Il est important de mentionner que l’Union des producteurs agricoles (UPA) ne souscrit pas à l’ultimatum du 29 octobre énoncé par le Bloc québécois pour l’adoption de son projet de loi sur la protection de la gestion de l’offre. Les producteurs agricoles craignent que la joute politique aux Communes mette en danger l’adoption du projet de loi sur la protection de la gestion de l’offre. [4]
La gestion de l’offre
Le plus gros du problème concerne la prochaine négociation de L’ Accord de libre-échange Canada-États-Unis-Mexique (ACEUM). Cet accord prendra fin le 30 juin 2036 mais l’ACEUM exige un examen tripartite de ses activités à partir du 30 juin 2026, six ans après son entrée en vigueur. L’objectif est de déterminer si les trois parties peuvent se mettre d’accord pour prolonger l’accord de 16 ans.

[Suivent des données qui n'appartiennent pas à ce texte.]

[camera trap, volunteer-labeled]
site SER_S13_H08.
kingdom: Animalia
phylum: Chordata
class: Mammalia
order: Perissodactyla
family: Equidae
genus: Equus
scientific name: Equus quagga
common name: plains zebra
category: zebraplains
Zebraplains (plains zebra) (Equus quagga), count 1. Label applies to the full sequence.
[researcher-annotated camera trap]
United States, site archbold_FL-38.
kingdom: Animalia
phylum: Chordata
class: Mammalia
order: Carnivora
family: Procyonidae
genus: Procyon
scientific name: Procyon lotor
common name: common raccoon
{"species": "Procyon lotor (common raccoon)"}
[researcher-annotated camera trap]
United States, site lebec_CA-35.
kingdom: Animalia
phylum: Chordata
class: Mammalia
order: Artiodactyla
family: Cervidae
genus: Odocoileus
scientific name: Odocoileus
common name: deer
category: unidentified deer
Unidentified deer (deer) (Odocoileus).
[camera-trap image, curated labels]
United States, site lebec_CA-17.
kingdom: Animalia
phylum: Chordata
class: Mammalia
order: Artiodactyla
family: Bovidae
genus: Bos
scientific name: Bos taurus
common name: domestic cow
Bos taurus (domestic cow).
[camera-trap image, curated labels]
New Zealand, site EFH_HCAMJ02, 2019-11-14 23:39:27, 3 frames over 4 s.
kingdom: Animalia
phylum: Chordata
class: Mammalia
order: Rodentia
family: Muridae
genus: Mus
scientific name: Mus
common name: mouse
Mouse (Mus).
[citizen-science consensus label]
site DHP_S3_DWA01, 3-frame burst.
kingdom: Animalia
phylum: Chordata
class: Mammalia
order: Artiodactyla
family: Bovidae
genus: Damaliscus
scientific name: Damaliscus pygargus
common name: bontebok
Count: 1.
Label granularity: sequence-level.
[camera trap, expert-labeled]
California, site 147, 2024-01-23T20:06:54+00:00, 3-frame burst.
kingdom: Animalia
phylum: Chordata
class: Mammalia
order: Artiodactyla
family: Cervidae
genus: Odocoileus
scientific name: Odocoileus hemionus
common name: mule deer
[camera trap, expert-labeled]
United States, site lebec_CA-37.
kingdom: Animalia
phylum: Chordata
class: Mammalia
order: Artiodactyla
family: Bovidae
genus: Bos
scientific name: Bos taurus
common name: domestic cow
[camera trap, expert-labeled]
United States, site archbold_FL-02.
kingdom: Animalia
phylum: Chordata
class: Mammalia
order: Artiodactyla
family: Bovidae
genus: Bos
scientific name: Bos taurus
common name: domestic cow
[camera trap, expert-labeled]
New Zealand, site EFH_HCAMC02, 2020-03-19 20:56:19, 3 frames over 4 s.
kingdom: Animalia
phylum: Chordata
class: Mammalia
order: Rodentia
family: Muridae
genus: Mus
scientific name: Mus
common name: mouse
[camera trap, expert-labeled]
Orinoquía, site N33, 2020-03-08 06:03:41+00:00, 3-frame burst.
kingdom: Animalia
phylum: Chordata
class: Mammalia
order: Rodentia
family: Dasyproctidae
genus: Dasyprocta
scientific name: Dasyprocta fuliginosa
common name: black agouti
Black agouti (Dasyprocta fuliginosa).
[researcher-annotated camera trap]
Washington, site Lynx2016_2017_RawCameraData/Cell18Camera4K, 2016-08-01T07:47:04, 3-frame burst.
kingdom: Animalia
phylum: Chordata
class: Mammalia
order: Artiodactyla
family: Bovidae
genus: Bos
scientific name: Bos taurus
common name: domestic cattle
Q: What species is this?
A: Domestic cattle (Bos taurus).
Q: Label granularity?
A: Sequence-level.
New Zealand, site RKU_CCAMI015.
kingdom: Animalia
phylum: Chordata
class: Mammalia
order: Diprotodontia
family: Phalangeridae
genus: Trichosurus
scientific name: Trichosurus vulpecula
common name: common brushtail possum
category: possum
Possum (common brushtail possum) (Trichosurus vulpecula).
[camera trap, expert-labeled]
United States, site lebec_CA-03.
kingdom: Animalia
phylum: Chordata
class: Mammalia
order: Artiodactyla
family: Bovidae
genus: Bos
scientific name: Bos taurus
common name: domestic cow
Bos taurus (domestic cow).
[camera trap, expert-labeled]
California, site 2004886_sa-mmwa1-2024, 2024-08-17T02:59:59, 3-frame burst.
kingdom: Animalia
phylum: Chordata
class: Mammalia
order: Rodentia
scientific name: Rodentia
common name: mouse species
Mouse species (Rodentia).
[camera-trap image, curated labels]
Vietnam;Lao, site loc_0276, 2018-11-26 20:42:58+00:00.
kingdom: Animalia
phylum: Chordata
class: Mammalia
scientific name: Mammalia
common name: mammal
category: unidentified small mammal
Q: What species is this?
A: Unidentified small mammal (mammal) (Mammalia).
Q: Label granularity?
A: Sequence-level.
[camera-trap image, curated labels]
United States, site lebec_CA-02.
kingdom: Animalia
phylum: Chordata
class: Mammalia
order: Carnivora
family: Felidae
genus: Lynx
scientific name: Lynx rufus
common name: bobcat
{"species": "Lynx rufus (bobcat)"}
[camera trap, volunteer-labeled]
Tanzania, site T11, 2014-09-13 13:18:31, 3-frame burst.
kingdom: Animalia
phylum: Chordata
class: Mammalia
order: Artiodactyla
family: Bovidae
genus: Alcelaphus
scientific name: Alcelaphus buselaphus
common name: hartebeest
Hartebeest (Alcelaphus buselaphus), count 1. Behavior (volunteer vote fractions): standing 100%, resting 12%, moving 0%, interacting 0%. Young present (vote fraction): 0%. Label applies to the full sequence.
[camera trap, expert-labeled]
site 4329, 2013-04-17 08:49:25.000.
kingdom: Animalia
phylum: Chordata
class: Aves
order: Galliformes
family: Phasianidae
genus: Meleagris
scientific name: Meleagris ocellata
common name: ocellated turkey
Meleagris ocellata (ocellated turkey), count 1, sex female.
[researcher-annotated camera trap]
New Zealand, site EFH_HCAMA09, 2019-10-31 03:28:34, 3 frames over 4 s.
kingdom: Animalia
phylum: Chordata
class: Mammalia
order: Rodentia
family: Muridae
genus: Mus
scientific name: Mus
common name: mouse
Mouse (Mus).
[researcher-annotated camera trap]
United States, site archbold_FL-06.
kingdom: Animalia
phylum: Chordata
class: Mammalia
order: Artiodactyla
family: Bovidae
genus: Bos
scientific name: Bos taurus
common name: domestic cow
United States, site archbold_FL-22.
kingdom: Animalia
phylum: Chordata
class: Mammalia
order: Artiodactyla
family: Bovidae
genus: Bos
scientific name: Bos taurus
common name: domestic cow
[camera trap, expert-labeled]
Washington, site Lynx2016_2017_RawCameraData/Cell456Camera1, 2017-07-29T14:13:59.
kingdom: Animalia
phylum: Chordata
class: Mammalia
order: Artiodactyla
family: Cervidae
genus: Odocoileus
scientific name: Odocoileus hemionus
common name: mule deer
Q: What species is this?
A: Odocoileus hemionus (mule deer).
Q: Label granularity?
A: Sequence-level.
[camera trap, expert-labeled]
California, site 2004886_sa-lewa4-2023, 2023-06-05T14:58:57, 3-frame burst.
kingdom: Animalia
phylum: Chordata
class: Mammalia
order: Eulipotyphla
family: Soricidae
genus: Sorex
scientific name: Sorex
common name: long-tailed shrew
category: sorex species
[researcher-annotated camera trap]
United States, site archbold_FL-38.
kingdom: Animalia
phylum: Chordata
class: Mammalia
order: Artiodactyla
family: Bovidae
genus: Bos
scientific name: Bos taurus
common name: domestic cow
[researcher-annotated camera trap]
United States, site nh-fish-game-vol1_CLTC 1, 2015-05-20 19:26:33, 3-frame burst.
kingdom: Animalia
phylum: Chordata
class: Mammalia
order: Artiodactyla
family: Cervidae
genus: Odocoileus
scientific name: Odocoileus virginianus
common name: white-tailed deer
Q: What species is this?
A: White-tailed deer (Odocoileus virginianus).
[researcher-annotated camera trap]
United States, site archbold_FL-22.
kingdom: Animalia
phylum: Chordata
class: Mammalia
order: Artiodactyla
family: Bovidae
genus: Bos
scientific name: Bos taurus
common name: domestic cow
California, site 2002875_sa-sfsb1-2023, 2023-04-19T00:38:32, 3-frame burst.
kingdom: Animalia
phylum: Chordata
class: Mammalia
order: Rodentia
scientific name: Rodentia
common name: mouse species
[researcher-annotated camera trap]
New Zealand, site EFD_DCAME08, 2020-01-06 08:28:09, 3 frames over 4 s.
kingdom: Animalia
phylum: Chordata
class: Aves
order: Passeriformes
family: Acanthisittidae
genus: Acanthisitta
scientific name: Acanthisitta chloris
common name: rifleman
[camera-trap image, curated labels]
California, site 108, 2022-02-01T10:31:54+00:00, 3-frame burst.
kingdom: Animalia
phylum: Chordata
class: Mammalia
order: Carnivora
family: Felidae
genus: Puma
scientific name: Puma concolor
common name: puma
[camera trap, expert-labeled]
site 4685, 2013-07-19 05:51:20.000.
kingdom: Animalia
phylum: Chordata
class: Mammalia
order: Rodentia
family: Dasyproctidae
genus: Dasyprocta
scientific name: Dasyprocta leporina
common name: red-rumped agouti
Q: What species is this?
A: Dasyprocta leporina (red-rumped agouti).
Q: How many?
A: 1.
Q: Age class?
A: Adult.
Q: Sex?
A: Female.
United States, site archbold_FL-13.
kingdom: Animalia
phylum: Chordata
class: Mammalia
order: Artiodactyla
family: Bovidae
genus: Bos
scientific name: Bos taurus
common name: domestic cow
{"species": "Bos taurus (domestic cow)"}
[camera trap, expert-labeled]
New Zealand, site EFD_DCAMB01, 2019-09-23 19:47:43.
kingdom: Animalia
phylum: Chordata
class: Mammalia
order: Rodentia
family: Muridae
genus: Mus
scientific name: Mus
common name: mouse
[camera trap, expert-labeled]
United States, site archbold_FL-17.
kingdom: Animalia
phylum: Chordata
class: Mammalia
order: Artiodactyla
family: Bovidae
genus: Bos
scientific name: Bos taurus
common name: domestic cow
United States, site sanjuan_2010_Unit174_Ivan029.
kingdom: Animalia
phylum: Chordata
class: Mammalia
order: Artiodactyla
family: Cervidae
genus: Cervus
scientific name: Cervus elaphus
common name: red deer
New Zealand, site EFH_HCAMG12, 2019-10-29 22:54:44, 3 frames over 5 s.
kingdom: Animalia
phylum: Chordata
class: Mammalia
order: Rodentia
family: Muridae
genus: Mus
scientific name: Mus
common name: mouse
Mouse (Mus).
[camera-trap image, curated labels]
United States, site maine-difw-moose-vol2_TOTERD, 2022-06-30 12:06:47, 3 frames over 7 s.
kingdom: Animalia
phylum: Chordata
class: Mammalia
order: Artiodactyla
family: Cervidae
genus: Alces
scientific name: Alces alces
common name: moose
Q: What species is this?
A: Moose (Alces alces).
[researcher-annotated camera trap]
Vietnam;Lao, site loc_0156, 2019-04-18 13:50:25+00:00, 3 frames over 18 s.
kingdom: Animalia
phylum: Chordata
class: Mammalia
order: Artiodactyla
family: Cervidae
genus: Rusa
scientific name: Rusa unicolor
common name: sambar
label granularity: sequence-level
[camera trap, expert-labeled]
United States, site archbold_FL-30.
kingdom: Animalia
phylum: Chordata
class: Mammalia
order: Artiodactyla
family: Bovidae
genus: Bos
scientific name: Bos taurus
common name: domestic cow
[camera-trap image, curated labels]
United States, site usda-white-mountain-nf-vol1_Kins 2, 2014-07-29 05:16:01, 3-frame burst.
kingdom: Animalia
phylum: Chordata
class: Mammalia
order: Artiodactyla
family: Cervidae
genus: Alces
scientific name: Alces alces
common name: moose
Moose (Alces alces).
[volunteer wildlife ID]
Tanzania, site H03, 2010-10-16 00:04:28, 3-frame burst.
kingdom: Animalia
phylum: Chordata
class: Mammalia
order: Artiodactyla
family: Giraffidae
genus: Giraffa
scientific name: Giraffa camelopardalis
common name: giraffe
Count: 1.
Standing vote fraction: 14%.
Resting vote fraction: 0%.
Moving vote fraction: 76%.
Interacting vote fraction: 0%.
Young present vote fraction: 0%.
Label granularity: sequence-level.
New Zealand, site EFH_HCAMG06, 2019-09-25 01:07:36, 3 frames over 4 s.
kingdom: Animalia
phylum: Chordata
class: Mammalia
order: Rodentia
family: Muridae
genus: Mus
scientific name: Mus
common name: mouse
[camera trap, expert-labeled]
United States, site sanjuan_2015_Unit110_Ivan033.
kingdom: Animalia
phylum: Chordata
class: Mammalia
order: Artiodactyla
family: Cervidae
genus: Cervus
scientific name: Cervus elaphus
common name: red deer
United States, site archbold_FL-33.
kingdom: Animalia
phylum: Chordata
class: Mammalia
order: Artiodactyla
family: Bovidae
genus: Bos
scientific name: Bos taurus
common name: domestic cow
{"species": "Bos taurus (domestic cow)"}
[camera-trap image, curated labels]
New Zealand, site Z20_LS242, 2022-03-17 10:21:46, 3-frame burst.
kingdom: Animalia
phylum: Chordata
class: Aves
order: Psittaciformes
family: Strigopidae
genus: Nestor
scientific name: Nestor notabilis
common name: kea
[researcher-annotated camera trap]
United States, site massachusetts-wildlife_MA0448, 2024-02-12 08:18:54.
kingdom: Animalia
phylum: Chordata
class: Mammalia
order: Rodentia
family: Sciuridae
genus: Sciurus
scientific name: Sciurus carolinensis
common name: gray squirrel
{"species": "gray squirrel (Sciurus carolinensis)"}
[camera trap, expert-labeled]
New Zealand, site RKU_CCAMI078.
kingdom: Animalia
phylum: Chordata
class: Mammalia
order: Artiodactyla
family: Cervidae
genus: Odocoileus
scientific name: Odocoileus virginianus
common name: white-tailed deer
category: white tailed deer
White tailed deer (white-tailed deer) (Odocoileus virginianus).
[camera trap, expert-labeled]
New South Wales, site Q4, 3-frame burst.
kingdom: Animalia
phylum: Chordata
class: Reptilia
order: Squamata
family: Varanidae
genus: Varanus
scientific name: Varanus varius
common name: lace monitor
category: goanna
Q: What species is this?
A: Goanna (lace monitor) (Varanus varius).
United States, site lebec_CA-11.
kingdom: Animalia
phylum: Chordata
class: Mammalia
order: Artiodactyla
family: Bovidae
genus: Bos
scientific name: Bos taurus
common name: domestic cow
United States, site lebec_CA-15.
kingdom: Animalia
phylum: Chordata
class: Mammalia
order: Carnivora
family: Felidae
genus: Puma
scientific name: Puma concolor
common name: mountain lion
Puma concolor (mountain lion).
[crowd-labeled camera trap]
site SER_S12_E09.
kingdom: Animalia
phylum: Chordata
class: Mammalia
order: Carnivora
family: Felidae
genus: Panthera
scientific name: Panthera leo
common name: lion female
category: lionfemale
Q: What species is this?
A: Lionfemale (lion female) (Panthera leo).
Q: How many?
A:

Que le Canada ait à faire face à une présidence Biden ou Trump en 2026, tout porte à croire que le Canada et le Mexique devront mener des négociations difficiles avec les Américains. [5]
En 2018 le Canada avait ouvert une brèche dans le marché des produits laitiers, et ce n’était pas que la faute de Donald Trump. Elle résultait d’une volonté plus grande du gouvernement Trudeau de protéger l’industrie automobile ontarienne que de protéger les petits producteurs de lait québécois représentant 50 % des producteurs laitiers du pays et produisant environ 40 % du lait canadien. [6]
Le Canada avait en effet ouvert une brèche de 3,59 pour cent du marché des produits laitiers en concluant l’Accord États-Unis-Mexique-Canada (AEUMC). Le système de gestion de l’offre avait déjà été fragilisé par l’entente avec l’Union européenne et par le Partenariat transpacifique. [7]
Le Québec avait ouvert la voie lors des négociations avec l’union Européennes. Lors d’une rencontre avec la société civile québécoise, le 5 octobre 2012, qui portait spécifiquement sur l’AECG, le ministre du Commerce international, Jean-François Lisée, avait affirmé son soutien sans réserve à l’AECG et accordé toute sa confiance au négociateur, Pierre-Marc Johnson. Ce qui n’était certes pas au diapason avec les nombreuses inquiétudes exprimées par les participants. Avec la clause de la nation la plus favorisée, tout ce qui est accordé à l’Union européenne pourrait aussi l’être aux États-Unis, en vertu de l’ALÉNA, ou à tout autre pays ayant signé un accord de libre-échange avec le Canada. [8]
L’Union Paysanne
Selon l’analyse de l’Union Paysanne, si le système de gestion de l’offre a aidé à stabiliser les prix, il n’a nullement réussi à enrayer la disparition des fermes. Si on prend l’exemple de la production laitière, en 2002, il ne restait plus que 8000 fermes laitières alors qu’il y en avait 55 000 en 1966 ! 80% des fermes laitières étaient disparues depuis l’entrée en vigueur des quotas de production. La production s’est concentrée dans les mains d’un nombre toujours plus réduit d’agriculteurs. Les quotas sont peut-être bons pour les consommateurs et les transformateurs mais leurs avantages pour les agriculteurs sont douteux [9]. Présentement il ne reste que 4 333 fermes laitières sur l’ensemble du territoire cultivable du Québec comparativement à plus de 9 400 dans l’ensemble du Canada.
Nos défis
On ne devrait pas jouer à la politicaillerie avec des enjeux politiques aussi importants et complexes, qui méritent une attention sérieuse et réfléchie. Si la gestion de l’offre est en elle-même un défi qui appelle à trouver des solutions innovatrices en termes de régulation du marché et d’accès aux jeunes (ce qui n’est pas le cas avec la législation actuelle), il est encore plus inquiétant de regarder l’horizon des futures discussions concernant les accords internationaux dans la situation actuelle de montée de la droite conservatrice et de l’extrême droite.